### Text section
╭──
Figure 2 shows the phase diagram of the Ni-C eutectic as a typical example of a metal-carbon eutectic system. The lowest temperature of the liquid phase is detected at the eutectic composition. Therefore additional graphite of the crucible does not cause a further decrease of the freezing temperature. Lowering the temperatures of the liquid phase, a possible excess of graphite contained in the liquid phase becomes solid at the liquidus line (point A) and the concentration of graphite in the liquid phase is decreasing. If the eutectic composition is reached during further decreasing of the temperature, at the horizontal line, 1329[degrees]C, both components of the eutectic system--metal and carbon--start to freeze simultaneously but separately. Therefore, the solid phase consists of two single solid phases, the metal and the graphite.

In contrast to conventional fixed points of pure metals, metal-carbon eutectic fixed points are characterized by a different melting and freezing behaviour. The melting and freezing temperatures differ from each other by some tenths of a degree (depending on the material), both plateaus are less flat than the corresponding plateaus of pure metals and the freezing temperature often depends on different parameters, i.e. on the freezing rate, on the set temperature below the freezing plateau and on the heat treatment of the fixed-point cell before accomplishing the freeze. Therefore, according to an agreement among the temperature community and based on the highest reproducibility found for the inflection point of a melting curve, the corresponding emf of the inflection point of the melting curve is used to define the melting temperature of the eutectic system. The maximal emf, measured after supercooling, is taken as the freezing temperature of the eutectic compound. Figure 3 shows a typical melting and freezing curve of a Ni-C eutectic, measured by means of a Pt/Pd thermocouple.

[FIGURE 2 OMITTED]

[FIGURE 3 OMITTED]

5. CALIBRATION OF THERMOCOUPLES

The calibration of thermocouples includes the measurement of their emfs at a sufficient number of known temperatures and a homogeneity test. The calibration may be performed in different ways depending on the temperature range and the required accuracy. Standard laboratory thermocouples (noble metal thermocouples) are commonly calibrated at fixed points of the ITS-90 and/or by comparison against platinum resistance thermometers in bathes (low temperature range) or against pyrometers (high temperature range). Base metal thermocouples may be calibrated by comparison with noble metal thermocouples in furnaces.
╰──
### Material provided
╭──
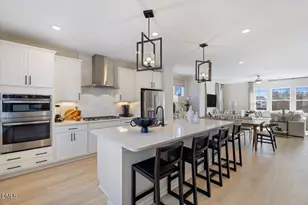 1320 W Garner Rd, Garner, NC 27529 - Photo 8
╰──
Could you edit the stretch of the metal-carbon eutectic text from "Figure 2 shows" through "and the graphite." so that "liquid phase" becomes "melt"?

Figure 2 shows the phase diagram of the Ni-C eutectic as a typical example of a metal-carbon eutectic system. The lowest temperature of the melt is detected at the eutectic composition. Therefore additional graphite of the crucible does not cause a further decrease of the freezing temperature. Lowering the temperatures of the melt, a possible excess of graphite contained in the melt becomes solid at the liquidus line (point A) and the concentration of graphite in the melt is decreasing. If the eutectic composition is reached during further decreasing of the temperature, at the horizontal line, 1329[degrees]C, both components of the eutectic system--metal and carbon--start to freeze simultaneously but separately. Therefore, the solid phase consists of two single solid phases, the metal and the graphite.